Jobs ::
1. In the abstract on spark plasma sintering, condense the paragraph beginning "The Spark Plasma Sintering (SPS) process" into a short bulleted list that keeps its main facts.
2. According to the abstract on spark plasma sintering, what do the thermomechanical conditions seen by the powder bed directly impact?
3. Write the next few sentences of the abstract on spark plasma sintering, starting after its final sentence.

Passage given ::
Materials Science and Engineering

Biography

Biography: Guy Antou

Abstract

The Spark Plasma Sintering (SPS) process can lead to significant temperature and stress gradients within the graphite tools and the powder bed during the densification treatment. The establishment of the temperature and stress fields depends on the geometry of the used tools, the applied uniaxial stress, the considered temperature range and the thermos-physical properties of the sample. The identification of these gradients and the determination of their amplitude are necessary to precisely know the experimental conditions applied to the powder and to evaluate the possible thermomechanical gradients that may appear within the sample, especially in the case of large parts. The thermomechanical conditions seen by the powder bed directly impact the densification mechanisms and, finally, the microstructure and working properties of the sintered bodies.

Extracted records ::
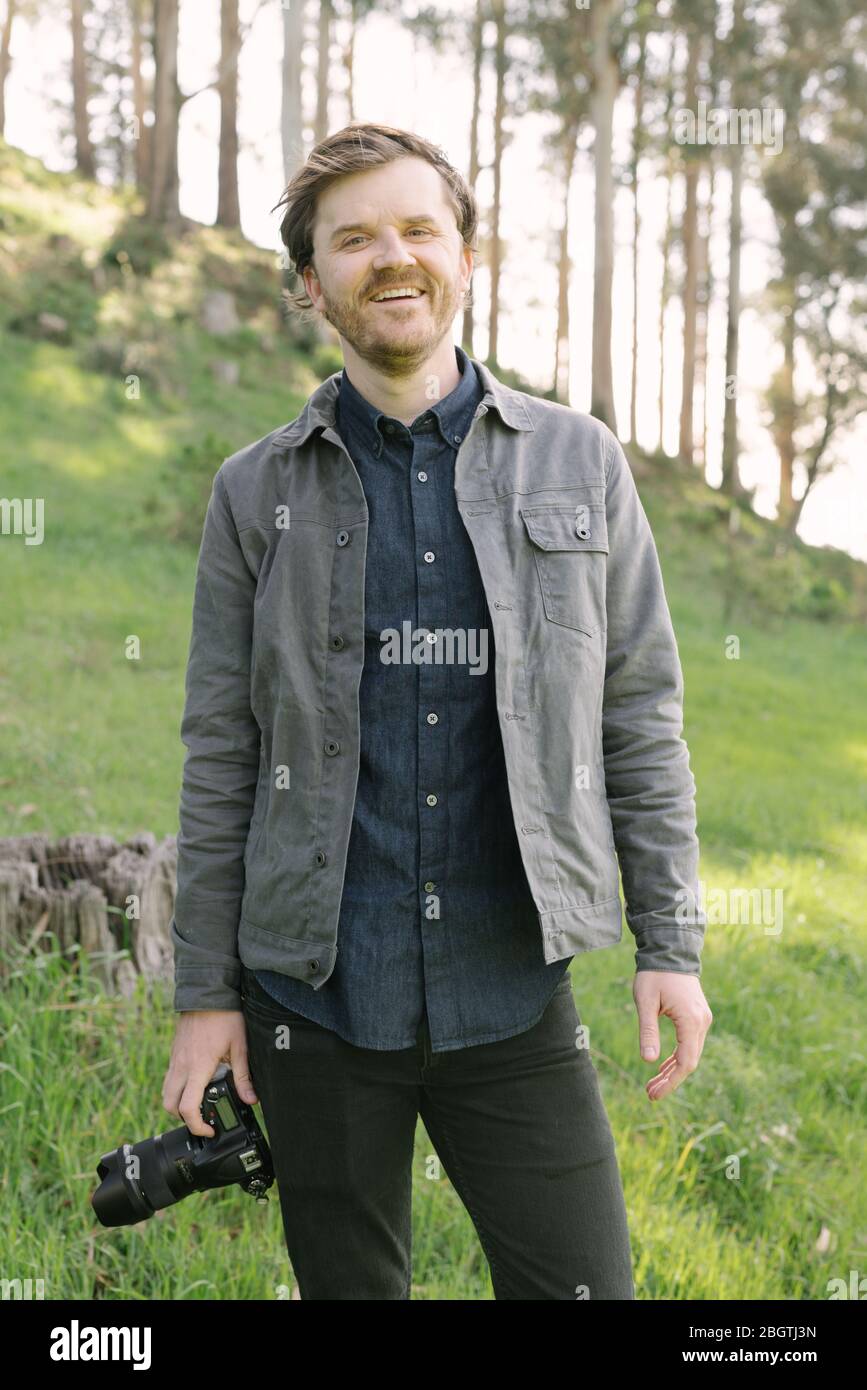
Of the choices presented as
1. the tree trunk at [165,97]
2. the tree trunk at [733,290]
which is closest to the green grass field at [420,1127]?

* * *

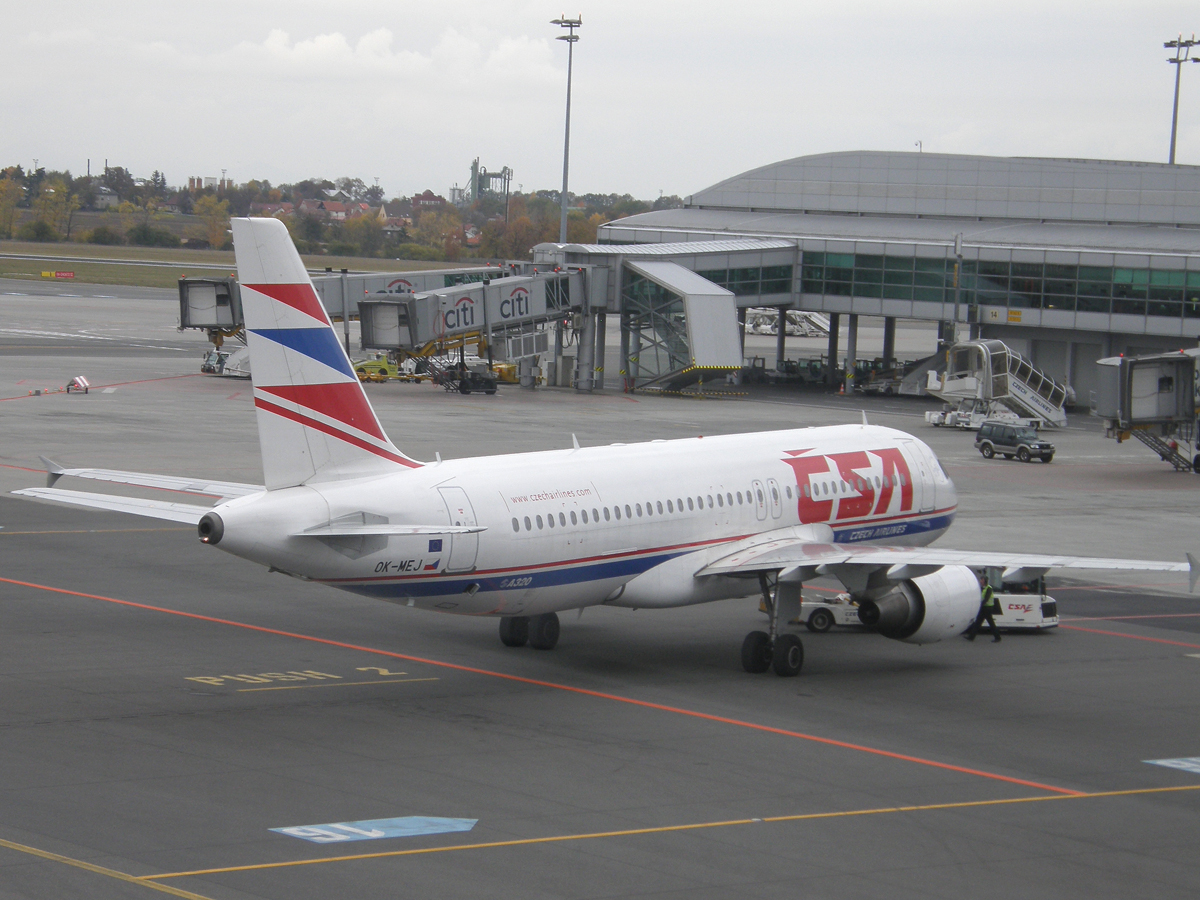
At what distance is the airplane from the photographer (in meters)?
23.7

...

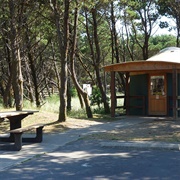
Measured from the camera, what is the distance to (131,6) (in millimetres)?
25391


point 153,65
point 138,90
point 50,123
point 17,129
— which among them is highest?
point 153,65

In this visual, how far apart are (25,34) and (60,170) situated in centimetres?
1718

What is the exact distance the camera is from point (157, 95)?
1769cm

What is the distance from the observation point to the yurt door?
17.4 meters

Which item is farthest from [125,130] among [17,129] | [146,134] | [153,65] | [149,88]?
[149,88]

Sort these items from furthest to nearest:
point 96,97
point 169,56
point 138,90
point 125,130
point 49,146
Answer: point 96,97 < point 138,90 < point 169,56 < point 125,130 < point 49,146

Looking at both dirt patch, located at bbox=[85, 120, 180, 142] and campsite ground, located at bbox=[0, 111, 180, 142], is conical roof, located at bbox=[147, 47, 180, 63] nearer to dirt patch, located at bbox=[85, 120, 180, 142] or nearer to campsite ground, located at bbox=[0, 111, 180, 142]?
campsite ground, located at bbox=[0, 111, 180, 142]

Expected responses ::
1.
- Spark Plasma Sintering (SPS) can cause significant temperature and stress gradients in the graphite tools and the powder bed during densification.
- These fields depend on tool geometry, the applied uniaxial stress, the temperature range and the sample's thermal and physical properties.
- Identifying the gradients and measuring their amplitude is needed to know the exact conditions applied to the powder and to evaluate gradients within the sample, especially for large parts.
- The thermomechanical conditions on the powder bed directly affect the densification mechanisms and, in the end, the microstructure and working properties of the sintered bodies.

2. They directly impact the densification mechanisms and, finally, the microstructure and working properties of the sintered bodies.

3.
In this context, the optimization and prediction of the thermo-physical properties of the SPS process depend on reliable numerical models that can simulate the consolidation process. An electro-thermo-mechanical numerical model of the SPS process has thus been developed [1]. Concerning the electrothermal part, the input electrical data of the model were measured experimentally thanks to the development of a specific instrumentation. The main operating characteristics of the pulse generator have been highlighted as well as the effect of pulsed current on Joule heating kinetics at the start of sintering [2]. From a thermomechanical point of view, based on a robust experimental approach to identify powder densification mechanisms [3-4], the constitutive law has been integrated into the numerical model [1].

This approach coupling experimentation and simulation has been applied to the study of scaling-up problems in SPS, considering for example alumina pellets with a diameter greater than 50 mm (Fig. 1). The results of the numerical model have been correlated with microstructural features of the sintered compounds, especially in terms of spatial distribution of relative density.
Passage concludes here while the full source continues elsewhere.